Professor, Chemistry and Biochemistry
University of Notre Dame
Collaborative research in development of new anticancer drug therapies
The Helquist lab is part of a combined chemical, biochemical, biological, and clinical team of investigators that has been formed to study small molecules with potential anticancer activity. This team reflects the highly interdisciplinary research environment required to develop new treatments for cancer in a timely way that can translate to the clinical setting as quickly as possible.
The specific aims of this research are focused on use of any of three different strategies for identifying compounds having potential therapeutic function. The first is the use of naturally occurring compounds that present new cellular mechanisms of action that have not been exploited previously to combat cancer. The second is based upon the results of screening of compound libraries to identify hits that can be developed further into new therapeutic agents. The final approach is rational design of new agents based upon computational modeling of cellular targets, which are typically proteins overexpressed in cancer cells. This combination of approaches includes computational studies, synthesis of novel compounds, assay of their activity in cellular systems, determination of cellular targets and mechanisms, and studies in animal models of human cancer.

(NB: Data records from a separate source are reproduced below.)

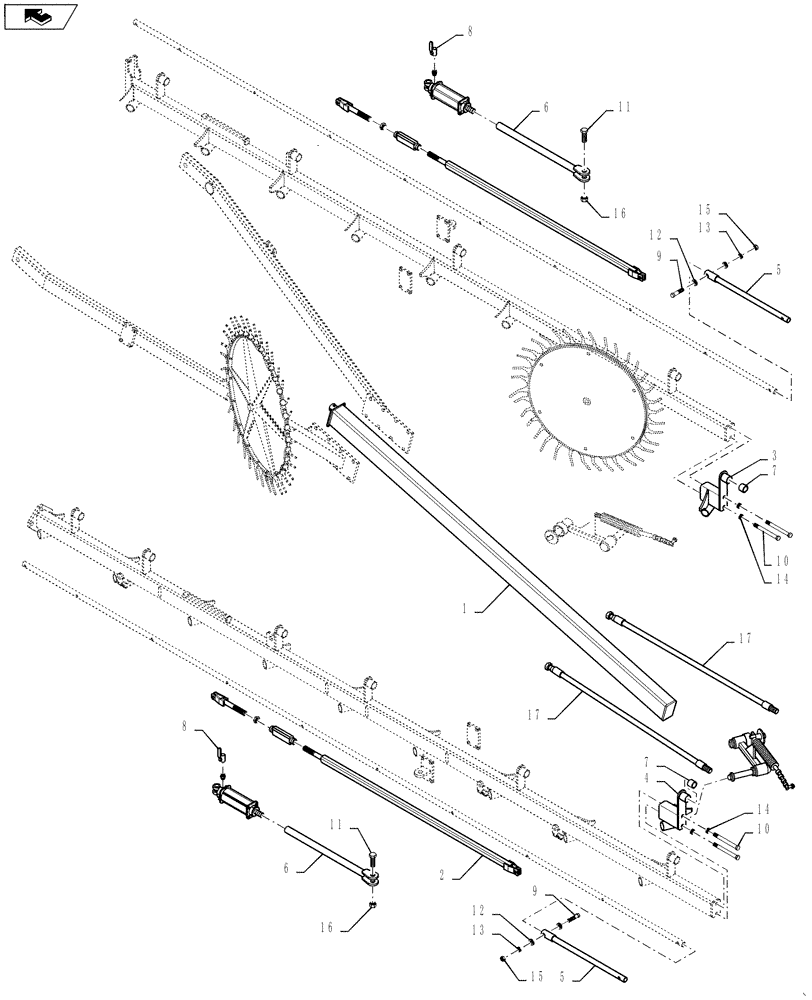 8
6
11
16
15
13
12
9
5
3
7
10
14
1
17
17
7
4
14
10
8
11
6
2
16
9
12
13
15
5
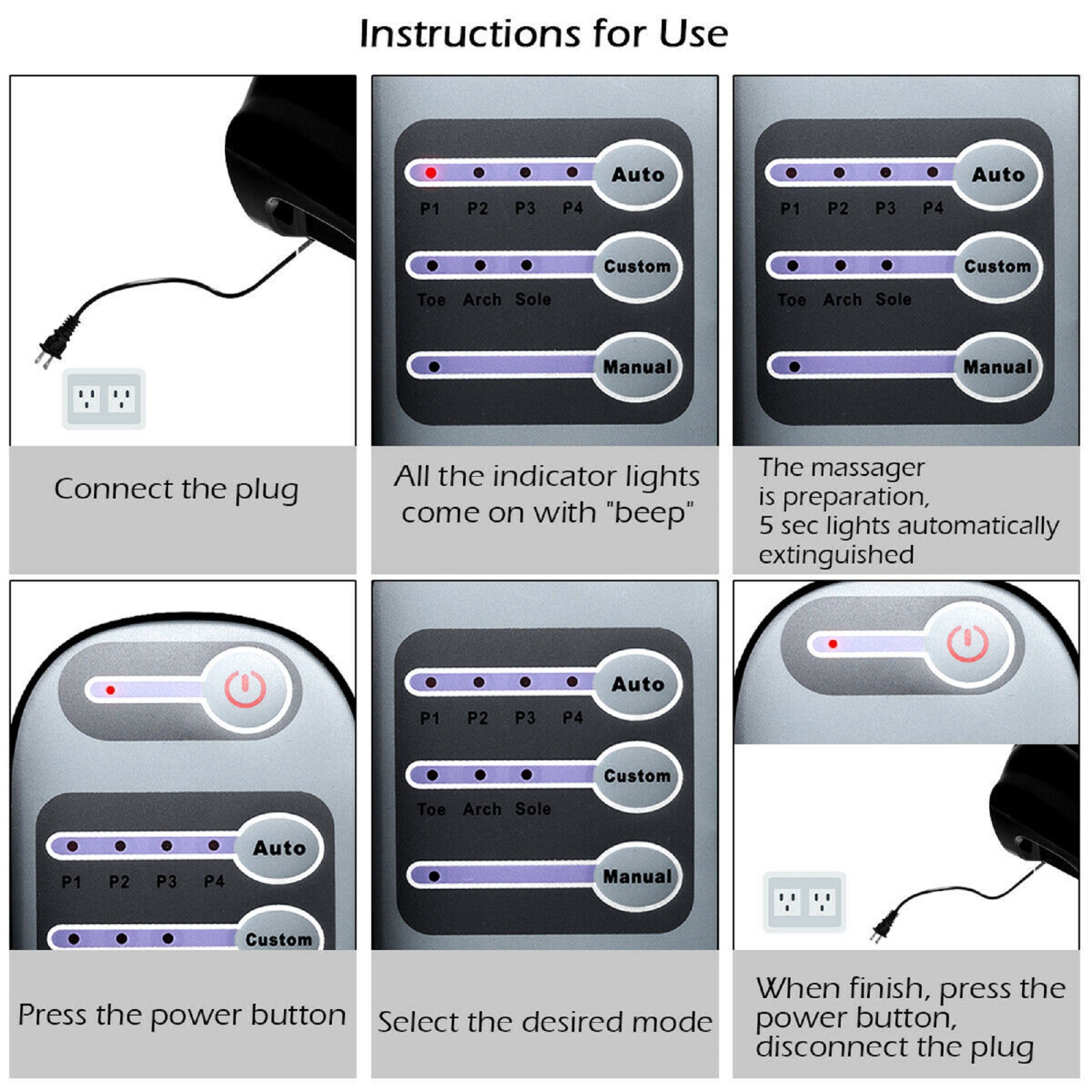 Instructions for Use

Connect the plug

Auto
P1 P2 P3 P4
Custom
Toe Arch Sole
Manual

All the indicator lights come on with "beep"

Auto
P1 P2 P3 P4
Custom
Toe Arch Sole
Manual

The massager is preparation, 5 sec lights automatically extinguished

Auto
P1 P2 P3 P4
Custom

Press the power button

Auto
P1 P2 P3 P4
Custom
Toe Arch Sole
Manual

Select the desired mode

When finish, press the power button, disconnect the plug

This research is conducted in a highly collaborative atmosphere involving a network of investigators at several institutions. Whereas the Helquist laboratory provides expertise mainly in the synthesis of the desired compounds, other collaborators provide the required computational, biochemical, biological, and clinical expertise. These interactions have been facilitated by the Harper Cancer Center at Notre Dame in association with the Indiana Clinical and Translational Sciences Institute encompassing Notre Dame, Purdue University, and Indiana University School of Medicine.